*Problem requirements*
Emit the line that holds "How far is [25,18]" and all lines following it through the end of the data, verbatim, and nothing else.

*Excerpted data*

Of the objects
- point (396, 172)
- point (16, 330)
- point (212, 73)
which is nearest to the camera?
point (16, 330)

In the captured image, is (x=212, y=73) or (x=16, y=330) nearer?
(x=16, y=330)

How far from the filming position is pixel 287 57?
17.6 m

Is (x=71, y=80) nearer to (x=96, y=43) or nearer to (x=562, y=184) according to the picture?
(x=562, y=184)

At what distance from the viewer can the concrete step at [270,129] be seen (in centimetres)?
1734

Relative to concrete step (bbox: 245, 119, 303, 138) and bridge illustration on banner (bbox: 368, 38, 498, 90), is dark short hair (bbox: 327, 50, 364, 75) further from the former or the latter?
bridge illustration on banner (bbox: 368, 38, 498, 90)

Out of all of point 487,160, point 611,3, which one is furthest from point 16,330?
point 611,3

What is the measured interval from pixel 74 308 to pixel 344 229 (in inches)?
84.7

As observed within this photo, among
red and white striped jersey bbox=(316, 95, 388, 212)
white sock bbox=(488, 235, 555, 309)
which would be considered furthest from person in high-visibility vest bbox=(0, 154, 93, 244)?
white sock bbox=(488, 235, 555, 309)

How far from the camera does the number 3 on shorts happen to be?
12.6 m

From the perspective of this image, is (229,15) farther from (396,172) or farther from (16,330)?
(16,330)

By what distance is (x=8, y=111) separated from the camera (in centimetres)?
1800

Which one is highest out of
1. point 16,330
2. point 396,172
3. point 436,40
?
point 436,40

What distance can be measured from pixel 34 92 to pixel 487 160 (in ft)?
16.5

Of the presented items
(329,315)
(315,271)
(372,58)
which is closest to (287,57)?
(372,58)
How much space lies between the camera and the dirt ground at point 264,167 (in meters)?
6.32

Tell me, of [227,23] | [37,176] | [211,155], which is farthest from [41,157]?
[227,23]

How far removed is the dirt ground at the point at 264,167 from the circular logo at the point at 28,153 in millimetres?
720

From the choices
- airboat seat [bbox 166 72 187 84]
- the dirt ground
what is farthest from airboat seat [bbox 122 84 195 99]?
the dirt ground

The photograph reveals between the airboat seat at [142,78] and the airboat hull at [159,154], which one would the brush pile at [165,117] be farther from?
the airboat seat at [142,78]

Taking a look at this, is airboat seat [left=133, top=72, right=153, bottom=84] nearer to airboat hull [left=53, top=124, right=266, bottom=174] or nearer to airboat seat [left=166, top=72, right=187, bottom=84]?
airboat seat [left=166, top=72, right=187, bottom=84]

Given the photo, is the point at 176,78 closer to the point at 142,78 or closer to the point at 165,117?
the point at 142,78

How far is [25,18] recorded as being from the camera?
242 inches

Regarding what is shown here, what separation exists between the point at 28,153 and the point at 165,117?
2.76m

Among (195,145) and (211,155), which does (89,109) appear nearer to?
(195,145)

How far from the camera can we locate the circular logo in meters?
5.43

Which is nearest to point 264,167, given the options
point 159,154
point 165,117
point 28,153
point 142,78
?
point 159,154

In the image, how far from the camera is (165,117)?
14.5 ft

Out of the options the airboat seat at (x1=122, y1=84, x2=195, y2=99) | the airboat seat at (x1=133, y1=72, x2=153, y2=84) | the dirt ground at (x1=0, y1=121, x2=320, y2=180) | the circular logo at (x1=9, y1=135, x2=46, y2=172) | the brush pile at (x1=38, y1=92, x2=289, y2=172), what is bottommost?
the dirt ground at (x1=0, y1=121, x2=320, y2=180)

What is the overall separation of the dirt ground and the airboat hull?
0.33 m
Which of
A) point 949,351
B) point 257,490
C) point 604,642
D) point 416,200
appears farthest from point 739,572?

*Right answer*
How far is [25,18] recorded as being from the camera?
242 inches

Regarding what is shown here, what separation exists between the point at 28,153 and the point at 165,117?
2.76m

Among (195,145) and (211,155), which does (89,109) appear nearer to?
(195,145)

How far from the camera can we locate the circular logo in meters?
5.43

Which is nearest to point 264,167, given the options
point 159,154
point 165,117
point 28,153
point 142,78
?
point 159,154

In the image, how far from the camera is (165,117)?
14.5 ft

Out of the options the airboat seat at (x1=122, y1=84, x2=195, y2=99) | the airboat seat at (x1=133, y1=72, x2=153, y2=84) | the dirt ground at (x1=0, y1=121, x2=320, y2=180) | the circular logo at (x1=9, y1=135, x2=46, y2=172) | the brush pile at (x1=38, y1=92, x2=289, y2=172), what is bottommost?
the dirt ground at (x1=0, y1=121, x2=320, y2=180)

What is the overall separation of the dirt ground and the airboat hull?
0.33 m
Which of
A) point 949,351
B) point 257,490
C) point 604,642
D) point 416,200
appears farthest from point 739,572?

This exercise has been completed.